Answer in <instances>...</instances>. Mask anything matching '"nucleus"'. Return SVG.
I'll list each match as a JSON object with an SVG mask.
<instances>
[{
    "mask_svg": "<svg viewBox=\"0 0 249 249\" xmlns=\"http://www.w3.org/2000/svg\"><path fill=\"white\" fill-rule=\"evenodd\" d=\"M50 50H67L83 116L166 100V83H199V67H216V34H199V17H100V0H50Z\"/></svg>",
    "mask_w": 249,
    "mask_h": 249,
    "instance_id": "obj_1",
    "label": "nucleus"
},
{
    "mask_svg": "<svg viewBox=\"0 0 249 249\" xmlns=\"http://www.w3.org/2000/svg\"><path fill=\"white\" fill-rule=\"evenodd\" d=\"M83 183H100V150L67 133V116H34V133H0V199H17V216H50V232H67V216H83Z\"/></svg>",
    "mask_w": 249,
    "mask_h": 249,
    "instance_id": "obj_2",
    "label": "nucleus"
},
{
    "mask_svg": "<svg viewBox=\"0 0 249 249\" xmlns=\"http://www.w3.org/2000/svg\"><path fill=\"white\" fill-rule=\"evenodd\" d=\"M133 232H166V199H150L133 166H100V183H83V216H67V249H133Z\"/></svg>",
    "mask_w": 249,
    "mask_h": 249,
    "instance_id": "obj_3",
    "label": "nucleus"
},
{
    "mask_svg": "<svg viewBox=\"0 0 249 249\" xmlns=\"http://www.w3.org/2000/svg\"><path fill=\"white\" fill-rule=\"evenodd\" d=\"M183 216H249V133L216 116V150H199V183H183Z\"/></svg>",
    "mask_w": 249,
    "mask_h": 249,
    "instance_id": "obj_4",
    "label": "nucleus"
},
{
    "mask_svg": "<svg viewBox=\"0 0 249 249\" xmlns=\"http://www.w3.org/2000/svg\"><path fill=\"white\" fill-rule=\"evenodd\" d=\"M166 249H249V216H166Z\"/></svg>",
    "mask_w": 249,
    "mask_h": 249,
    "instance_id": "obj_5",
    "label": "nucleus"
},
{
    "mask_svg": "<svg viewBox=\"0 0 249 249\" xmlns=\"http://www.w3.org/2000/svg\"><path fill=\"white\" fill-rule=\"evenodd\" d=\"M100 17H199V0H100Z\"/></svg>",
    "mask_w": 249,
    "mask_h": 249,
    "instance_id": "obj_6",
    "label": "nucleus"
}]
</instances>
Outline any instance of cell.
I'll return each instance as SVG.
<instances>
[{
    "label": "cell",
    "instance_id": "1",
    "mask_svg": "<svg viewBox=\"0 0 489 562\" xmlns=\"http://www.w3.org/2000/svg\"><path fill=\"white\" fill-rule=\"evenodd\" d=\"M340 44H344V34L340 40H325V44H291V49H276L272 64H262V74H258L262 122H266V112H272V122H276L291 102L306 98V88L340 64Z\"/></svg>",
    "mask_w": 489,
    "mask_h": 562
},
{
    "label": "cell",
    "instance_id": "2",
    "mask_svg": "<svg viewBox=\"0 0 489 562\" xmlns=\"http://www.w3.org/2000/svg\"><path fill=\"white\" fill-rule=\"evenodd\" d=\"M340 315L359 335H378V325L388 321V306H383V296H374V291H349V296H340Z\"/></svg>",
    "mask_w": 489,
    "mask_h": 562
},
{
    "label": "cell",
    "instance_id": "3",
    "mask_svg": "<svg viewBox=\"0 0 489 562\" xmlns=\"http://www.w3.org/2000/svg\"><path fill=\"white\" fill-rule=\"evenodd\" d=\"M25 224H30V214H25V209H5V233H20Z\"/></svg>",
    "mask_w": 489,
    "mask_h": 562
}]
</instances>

——

Rewrite the stretch from the start of the lines through the line containing "I'll return each instance as SVG.", swapping every "nucleus" for "cell nucleus" and leaving everything else unchanged.

Answer to this problem>
Answer in <instances>...</instances>. Mask anything matching '"cell nucleus"'. Return SVG.
I'll list each match as a JSON object with an SVG mask.
<instances>
[{
    "mask_svg": "<svg viewBox=\"0 0 249 249\" xmlns=\"http://www.w3.org/2000/svg\"><path fill=\"white\" fill-rule=\"evenodd\" d=\"M50 50H67L83 116L166 100V83H199V67H216V34H199V17H100V0H50Z\"/></svg>",
    "mask_w": 249,
    "mask_h": 249,
    "instance_id": "obj_1",
    "label": "cell nucleus"
},
{
    "mask_svg": "<svg viewBox=\"0 0 249 249\" xmlns=\"http://www.w3.org/2000/svg\"><path fill=\"white\" fill-rule=\"evenodd\" d=\"M83 183H100V150L67 133V116H34V133H0V199H17V216H50V232H67V216H83Z\"/></svg>",
    "mask_w": 249,
    "mask_h": 249,
    "instance_id": "obj_2",
    "label": "cell nucleus"
},
{
    "mask_svg": "<svg viewBox=\"0 0 249 249\" xmlns=\"http://www.w3.org/2000/svg\"><path fill=\"white\" fill-rule=\"evenodd\" d=\"M133 232H166V199H150L133 166H100V183H83V216H67V249H133Z\"/></svg>",
    "mask_w": 249,
    "mask_h": 249,
    "instance_id": "obj_3",
    "label": "cell nucleus"
},
{
    "mask_svg": "<svg viewBox=\"0 0 249 249\" xmlns=\"http://www.w3.org/2000/svg\"><path fill=\"white\" fill-rule=\"evenodd\" d=\"M183 216H249V133L216 116V150H199V183H183Z\"/></svg>",
    "mask_w": 249,
    "mask_h": 249,
    "instance_id": "obj_4",
    "label": "cell nucleus"
},
{
    "mask_svg": "<svg viewBox=\"0 0 249 249\" xmlns=\"http://www.w3.org/2000/svg\"><path fill=\"white\" fill-rule=\"evenodd\" d=\"M166 249H249V216H166Z\"/></svg>",
    "mask_w": 249,
    "mask_h": 249,
    "instance_id": "obj_5",
    "label": "cell nucleus"
},
{
    "mask_svg": "<svg viewBox=\"0 0 249 249\" xmlns=\"http://www.w3.org/2000/svg\"><path fill=\"white\" fill-rule=\"evenodd\" d=\"M100 17H199V0H100Z\"/></svg>",
    "mask_w": 249,
    "mask_h": 249,
    "instance_id": "obj_6",
    "label": "cell nucleus"
}]
</instances>
Outline any instance of cell.
I'll return each instance as SVG.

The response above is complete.